◆ List of tasks:
A) Print the passage of the Everest simulation text between "As the game" and "of the game.", inclusive.
B) Proceed with the text on the Everest simulation, continuing it after its final sentence.

◆ Provided text:
§

Systems thinking & asymmetric information

At the STIA conference I played Forio’s Everest simulation, a multiplayer teamwork/leadership game, widely used in business schools.

Our team put 2 on the summit and 2 in the hospital. In the game, the unlucky climbers were rescued by helicopter, though in reality they might have ended up in the morgue as the current helicopter rescue record stands at 19,833 feet – far short of the high camps on Everest.

– Pavel Novak, Wikimedia Commons, CC Attribution Share-Alike 2.5 Generic

As the game progressed, I got itchy – where were the dynamics? Oscillations in the sherpa supply chain? Maybe a boom and bust of team performance? Certainly there were some dynamics, related to irreversible decisions to ascend and descend, but counterintuitive behavior over time was not really the focus of the game.

Instead, it was about pathologies of information sharing on teams. It turns out that several of our near-fatal incidents hinged on information held by a single team member. Just on the basis of probability, unique information is less likely to come up in team deliberations. But it turns out that this is reinforced by reinforcement bias that favors processing of shared information, to the detriment of team performance when unique information is important. While I’d still be interested to ponder the implications of this in a dynamic setting, I found this insight valuable for its own sake.

§

(Scene geometry reasoning data)
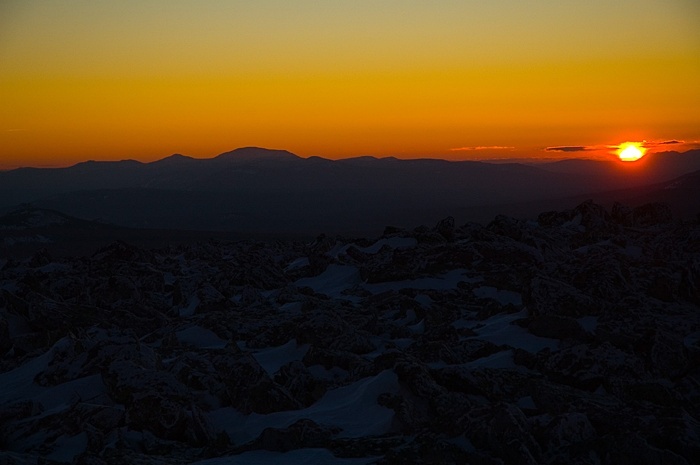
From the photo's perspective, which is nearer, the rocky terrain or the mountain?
the rocky terrain

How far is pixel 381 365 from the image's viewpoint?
33.1 feet

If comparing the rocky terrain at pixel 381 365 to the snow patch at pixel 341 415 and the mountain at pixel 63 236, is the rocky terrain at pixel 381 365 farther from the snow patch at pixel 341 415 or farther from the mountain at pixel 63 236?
the mountain at pixel 63 236

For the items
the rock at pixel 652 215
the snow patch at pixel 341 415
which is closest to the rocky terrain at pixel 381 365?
the snow patch at pixel 341 415

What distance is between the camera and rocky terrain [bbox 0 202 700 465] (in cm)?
800

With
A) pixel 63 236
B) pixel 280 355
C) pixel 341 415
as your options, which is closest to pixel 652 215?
pixel 280 355

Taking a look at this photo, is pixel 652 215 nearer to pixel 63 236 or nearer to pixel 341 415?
pixel 341 415

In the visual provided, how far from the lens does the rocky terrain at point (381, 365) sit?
315 inches

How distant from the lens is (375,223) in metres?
141

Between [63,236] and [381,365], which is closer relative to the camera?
[381,365]

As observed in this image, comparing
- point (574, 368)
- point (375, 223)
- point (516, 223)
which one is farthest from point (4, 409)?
point (375, 223)

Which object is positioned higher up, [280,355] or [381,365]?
[381,365]

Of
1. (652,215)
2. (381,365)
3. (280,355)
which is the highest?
(381,365)

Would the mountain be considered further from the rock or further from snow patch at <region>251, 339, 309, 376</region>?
snow patch at <region>251, 339, 309, 376</region>

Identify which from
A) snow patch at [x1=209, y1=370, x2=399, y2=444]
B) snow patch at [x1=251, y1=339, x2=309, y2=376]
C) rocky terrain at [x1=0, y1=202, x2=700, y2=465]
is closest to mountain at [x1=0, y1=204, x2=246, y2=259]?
rocky terrain at [x1=0, y1=202, x2=700, y2=465]
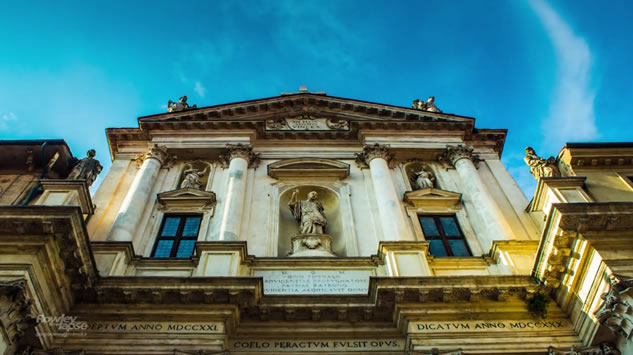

§

◆ Numbered answers:
A)
As the game progressed, I got itchy – where were the dynamics? Oscillations in the sherpa supply chain? Maybe a boom and bust of team performance? Certainly there were some dynamics, related to irreversible decisions to ascend and descend, but counterintuitive behavior over time was not really the focus of the game.

B)
Back in the old days there was an undercurrent of debate about whether systems thinking was a subset of system dynamics, or vice versa. While I’d like SD to be the one method to rule them all, I have to admit that there’s more to systems than dynamics. There are a lot of interesting things going on at the intersection of multiple stakeholder interests, information and mental models, even before things start evolving over time. We grapple with these issues in practically every SD engagement, but they’re not our core focus, so it’s always nice to have a little cross-fertilization.

All metaphors are wrong – some are useful

I’m hanging out at the Systems Thinking in Action conference, which has been terrific so far.

The use of metaphors came up today. A good metaphor can be a powerful tool in group decision making. It can wrap a story about structure and behavior into a little icon that’s easy to share and relate to other concepts.

But with that power comes a bit of danger, because, like models, metaphors have limits, and those limits aren’t always explicit or shared. Even the humble bathtub can be misleading. We often use bathtubs as analogies for first-order exponential decay processes, but real bathtubs have a nonlinear outflow, so they actually decay linearly. (Update: that is, the water level as a function of time falls linearly, assuming the tub has straight sides, because the rate of outflow varies with the square root of the level.)

Apart from simple caution, I think the best solution to this problem when stakes are high is to formalize and simulate systems, because that process forces you to expose and challenge many assumptions that otherwise remain hidden.